▶ _Task statement_:
Transcribe the rows without alteration, starting from the line that contains "Looking among [567,80], [81,412], which" and continuing up to and including the last line of the rows.

▶ _Working data_:
>> start

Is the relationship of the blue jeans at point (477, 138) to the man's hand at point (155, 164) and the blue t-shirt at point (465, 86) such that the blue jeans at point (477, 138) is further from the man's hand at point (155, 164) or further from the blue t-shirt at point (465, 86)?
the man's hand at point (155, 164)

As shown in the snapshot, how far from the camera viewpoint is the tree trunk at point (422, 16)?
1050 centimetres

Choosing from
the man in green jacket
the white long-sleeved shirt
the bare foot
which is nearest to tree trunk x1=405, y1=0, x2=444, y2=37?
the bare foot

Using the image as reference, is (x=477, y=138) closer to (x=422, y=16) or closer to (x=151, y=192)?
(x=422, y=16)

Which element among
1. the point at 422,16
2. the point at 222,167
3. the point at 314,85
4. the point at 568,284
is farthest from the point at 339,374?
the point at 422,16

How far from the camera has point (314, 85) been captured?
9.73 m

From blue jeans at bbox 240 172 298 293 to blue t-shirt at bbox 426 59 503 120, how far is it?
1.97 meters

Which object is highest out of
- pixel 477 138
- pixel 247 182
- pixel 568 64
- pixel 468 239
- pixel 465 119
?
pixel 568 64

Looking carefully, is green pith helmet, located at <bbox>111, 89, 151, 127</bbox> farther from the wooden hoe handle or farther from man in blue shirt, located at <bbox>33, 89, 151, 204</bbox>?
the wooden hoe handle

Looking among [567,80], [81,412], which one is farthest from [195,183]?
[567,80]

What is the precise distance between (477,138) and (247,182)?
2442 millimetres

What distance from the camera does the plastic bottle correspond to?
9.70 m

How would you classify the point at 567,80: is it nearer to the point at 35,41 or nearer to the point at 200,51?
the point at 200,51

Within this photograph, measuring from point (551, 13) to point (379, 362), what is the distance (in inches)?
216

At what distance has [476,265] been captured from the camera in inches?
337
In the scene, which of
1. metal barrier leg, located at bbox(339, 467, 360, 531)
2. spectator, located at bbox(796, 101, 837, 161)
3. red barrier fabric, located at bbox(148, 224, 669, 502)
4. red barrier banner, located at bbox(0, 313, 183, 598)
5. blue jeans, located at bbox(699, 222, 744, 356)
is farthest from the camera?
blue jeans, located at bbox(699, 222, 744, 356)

>> end

▶ _Reply to the exercise_:
Looking among [567,80], [81,412], which one is farthest from [195,183]?
[567,80]

What is the precise distance between (477,138) and (247,182)?
2442 millimetres

What distance from the camera does the plastic bottle correspond to?
9.70 m

How would you classify the point at 567,80: is it nearer to the point at 35,41 or nearer to the point at 200,51?
the point at 200,51

Within this photograph, measuring from point (551, 13) to point (379, 362), what is the distance (in inches)?
216

At what distance has [476,265] been captured from the camera in inches?
337
In the scene, which of
1. metal barrier leg, located at bbox(339, 467, 360, 531)
2. spectator, located at bbox(796, 101, 837, 161)
3. red barrier fabric, located at bbox(148, 224, 669, 502)
4. red barrier banner, located at bbox(0, 313, 183, 598)
5. blue jeans, located at bbox(699, 222, 744, 356)
is farthest from the camera?
blue jeans, located at bbox(699, 222, 744, 356)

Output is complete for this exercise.